I believe that the role of any cultural or creative endeavours is to raise questions and curiosity in the audience, to stimulate them to continue their journey towards knowledge and to continue the dialogue that the vision of that visual communication has sparked in them. Designing cultural products is essentially about constructing mechanisms to facilitate the dialogue between the contents of human knowledge and the users of that content.
There is only one piece of advice I feel like giving young illustrators regarding illustration contests: participate! Contests are opportunities for comparison, chances to showcase one's visual language, and begin to test oneself.
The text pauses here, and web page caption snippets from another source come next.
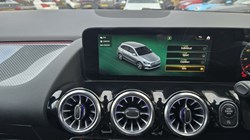 2021 (21) MERCEDES-BENZ B CLASS B200 AMG Line Premium 5dr Auto 4988109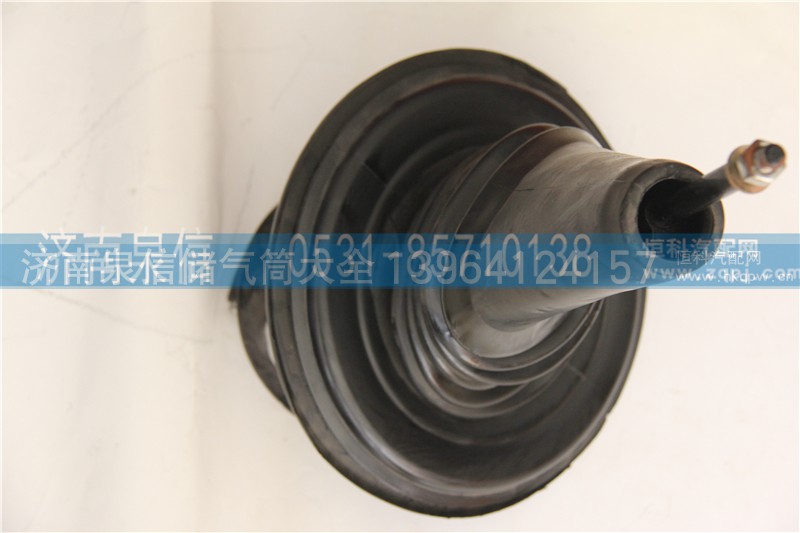 ,换挡杆（F3000新款）,济南泉信汽配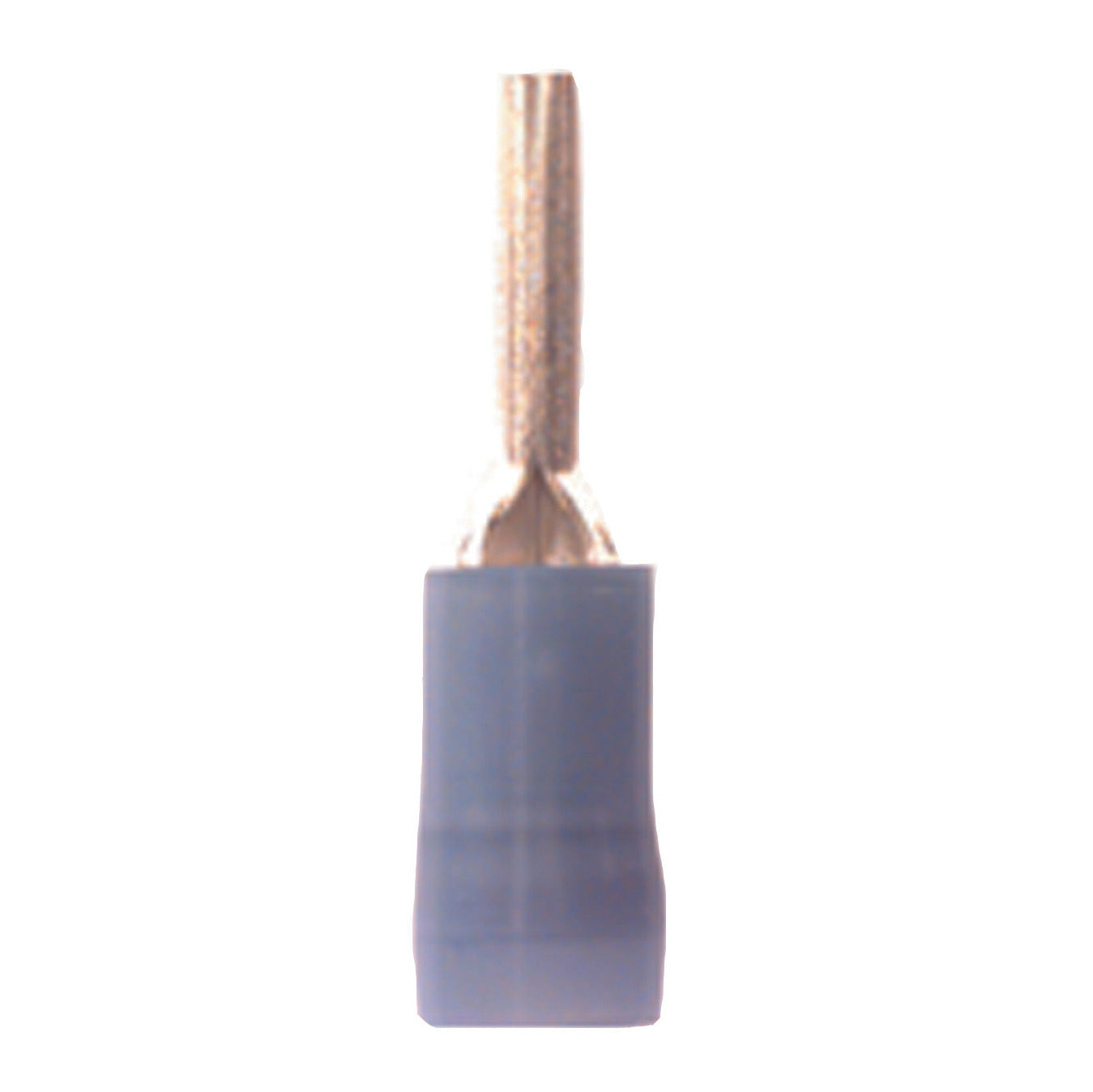 ELECTRICAL TERMINALS AND CONNECTORS - NYLON INSULATE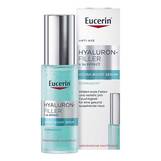 Abbildung: Eucerin Anti-Age Hyaluron-Filler Hydra Boost Serum Konzentrat, 30 ml PZN 19723942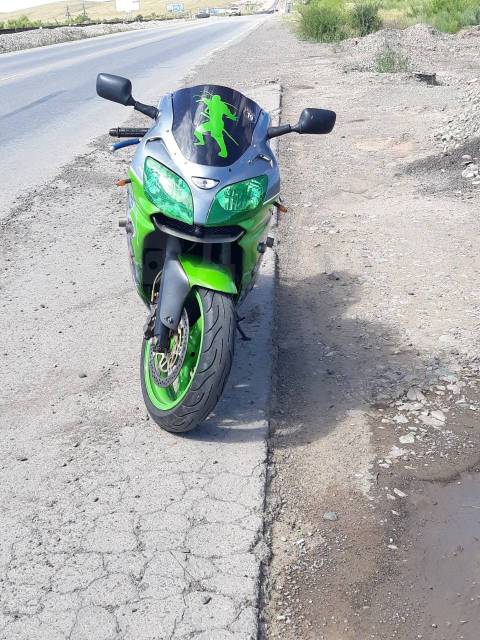 Kawasaki Ninja ZX-9R. 900. ., , ,   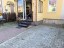 Продажа загородного дома Первомайское, Альпийский, 6к2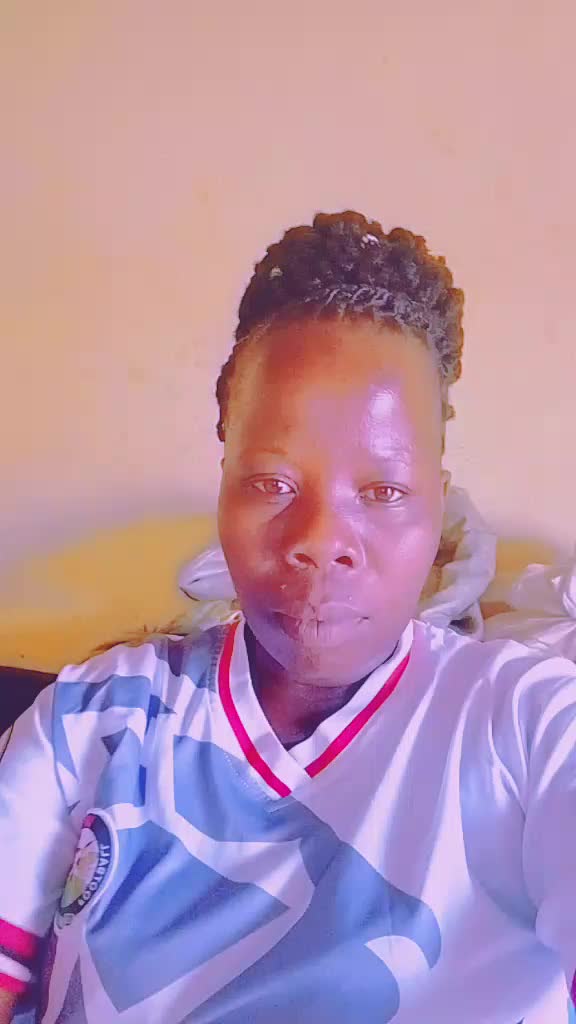 @mama wa wengi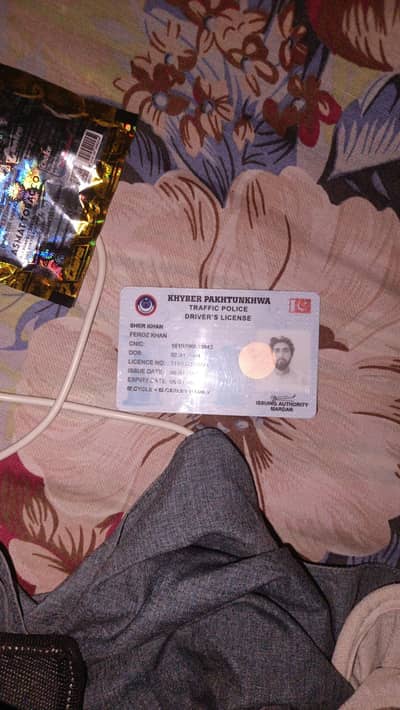 Iam a ltv driver experience 6 year withultipal car manual and automati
We always encourage our students at Mimaster Illustrazione to participate in different contests each year, to make this practice a habit, a usual tool in their professional toolkit as illustrators.
Q5. In your opinion, what efforts should creators or cultural industry practitioners make to have a greater impact? When choosing collaborators, what qualities and abilities do you value more?
The question is indeed crucial and would require a discussion that goes far beyond the space of an interview. I will focus on a point that is very dear to me.
The crucial point for cultural content producers in the coming years will be the battle against banality, the flatness of texts and images. I am referring in particular to the vast amount of content that will be generated through AI and whose effects are already beginning to be visible. Without human intervention that hybridizes and intervenes in the creative process, AI products all fall on a qualitative line of constant and dignified mediocrity, and this happens for strictly technical reasons of the tool: AI provides results on a static basis, always offering the most common and frequent result it has identified in the vast amount of data on which it has been trained.
In particular, for creatives who decide to use AI as a tool for their design, it will be necessary to refine their sensitivity as art directors in addition to that of authors. In fact, besides providing generally banal answers, AI is not currently capable of exercising synthetic thinking—that is, it behaves like a young student who manages to produce a dozen good creative solutions for an assigned problem but does not know how to choose the final one. And it is not even capable, unless guided with skill and precision, of refining its final proposal to achieve a result of excellence. In this sense, therefore, the creative must transform into an art director within the collaborative relationship with AI and hybridize the design process with their intervention.
About collaborators, I try to surround myself with people who, in addition to having solid professional skills, are also able to interact effectively with other people. The engine of cultural design is fueled by the quality of relationships between beings. Knowing how to engage in dialogue with others in a curious and respectful manner is an incredibly valuable quality in a collaborator. Couple that with tenacity and the ability to solve problems creatively. If we wanted to summarize, almost as if it were a geometric axiom, the job description of a cultural operator, we could write: tame entropy.